The Second Amendment is written in very simple language, though its interpretation is hotly contested. It reads:
A well regulated militia being necessary to the security of a free state, the right of the people to keep and bear arms shall not be infringed.
Without a doubt, our rights to freedom of religion and a free press and our protection against unreasonable search and seizure are also vital to American life, and it is true that the average citizen may call upon these rights more often than the Second Amendment. However, the Second Amendment is still the most important right guaranteed by the Constitution.
The Second Amendment is the embodiment of America's founding values. It is based on the revolutionary idea that a society is not beholden to the will of a government, that the "security of a free state" cannot be weakened by the federal government, and that a government must be sensitive to the will of the populace. It states that a governed people are capable of taking matters into their own hands should tyranny grow suddenly, even at the highest levels of government.
In the wake of the acquittal of George Zimmerman in the shooting of Trayvon Martin, gun control (or, more specifically, regulations on self-defense shooting) has once again become a target for debate.

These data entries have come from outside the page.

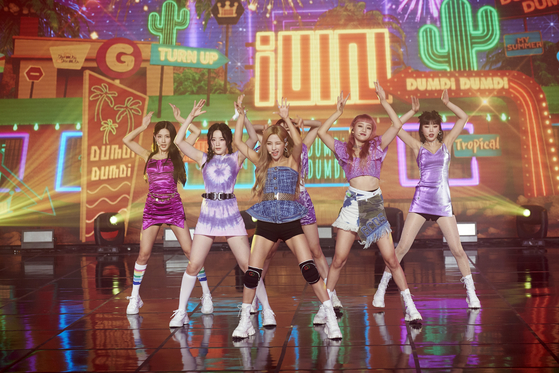 """(G)I-DLE performs its new single """"DUMDi DUMDi"""" for the first time during an online showcase held on Monday. [CUBE ENTERTAINMENT]"""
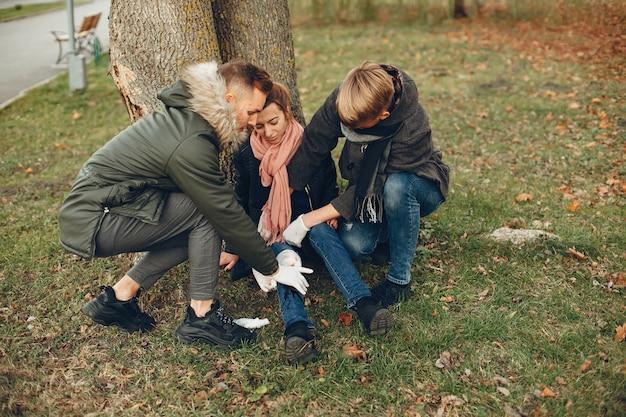 Jongens helpen een vrouw. meisje met een gebroken been. eerste hulp verlenen in het park. Gratis Foto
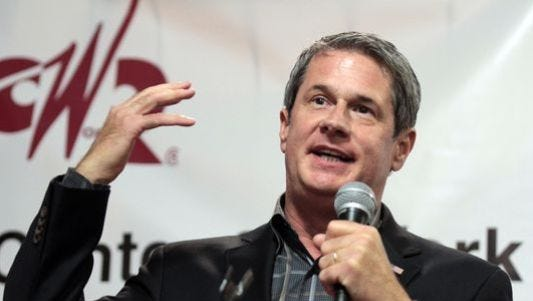 The public is invited to a Town Hall meeting hosted by U.S. Sen. David Vitter at 6:30 p.m. Thursday in the Main Street Community Center, 708 Main St. in Pineville.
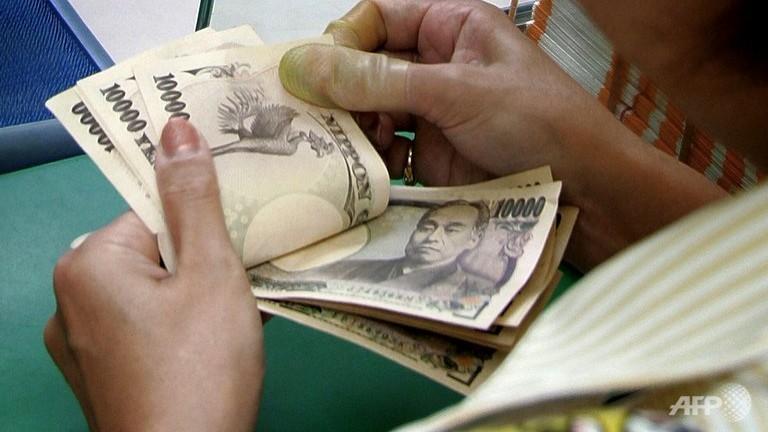 Đồng USD tăng mạnh trở lại so với yên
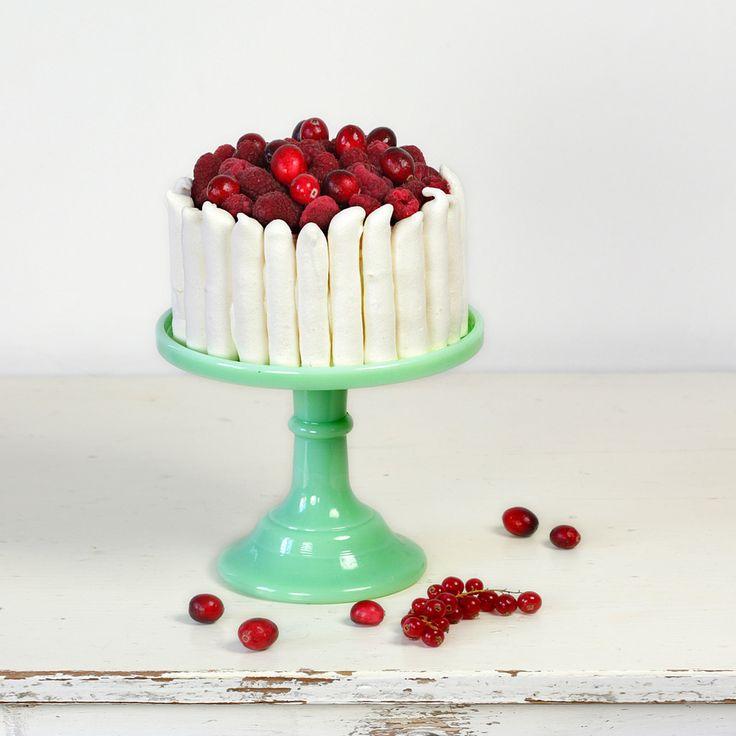 Cakes in the city: Vacherin* de Noël aux fruits rouges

Trayvon Martin's mother, Sybrina Fulton, has recently announced her plan to fight against "Stand Your Ground" self-defense laws.
The general alternative to Stand Your Ground laws is the "duty to retreat" law, where the victim of any violent act has to take reasonable measures to back away from the action before shooting. Many people ignore the fact that Stand Your Ground laws do not apply in the case of a physical altercation, like the one in which Zimmerman and Trayvon Martin were engaged before Martin was shot, but the campaign to fight Stand Your Ground laws has continued to make news and is even supported by prominent celebrities like Stevie Wonder.
Stand Your Ground laws are the reasonable legal outcome of the Second Amendment. Though the Bill of Rights is understandably silent on the specific legislation, the ideas behind the Second Amendment, that citizens have the right to protect themselves from harm without relying on the state for personal defense, fall in direct line with Stand Your Ground laws. If you are legally able to shoot to defend yourself, why would you have a duty to escape conflict, possibly putting yourself at greater physical risk? If you have a right to defend your life and property, then why is it rational to require an armed citizen to risk either or both? Rest assured, if someone is shot during an alleged robbery, the case will be very intently examined by the American court system.
The right to own and bear guns in defense of your life and property, perhaps one of the most fiercely debated over the past several decades, is vital to America's survival and identity as the most free nation on Earth. One of the most important powers the American people hold is the power to defend ourselves against criminals without relying on the state, repel invasions with only the power in our home, and, in the most extreme of cases, defend ourselves from a government that seeks to overpower its formerly free populace.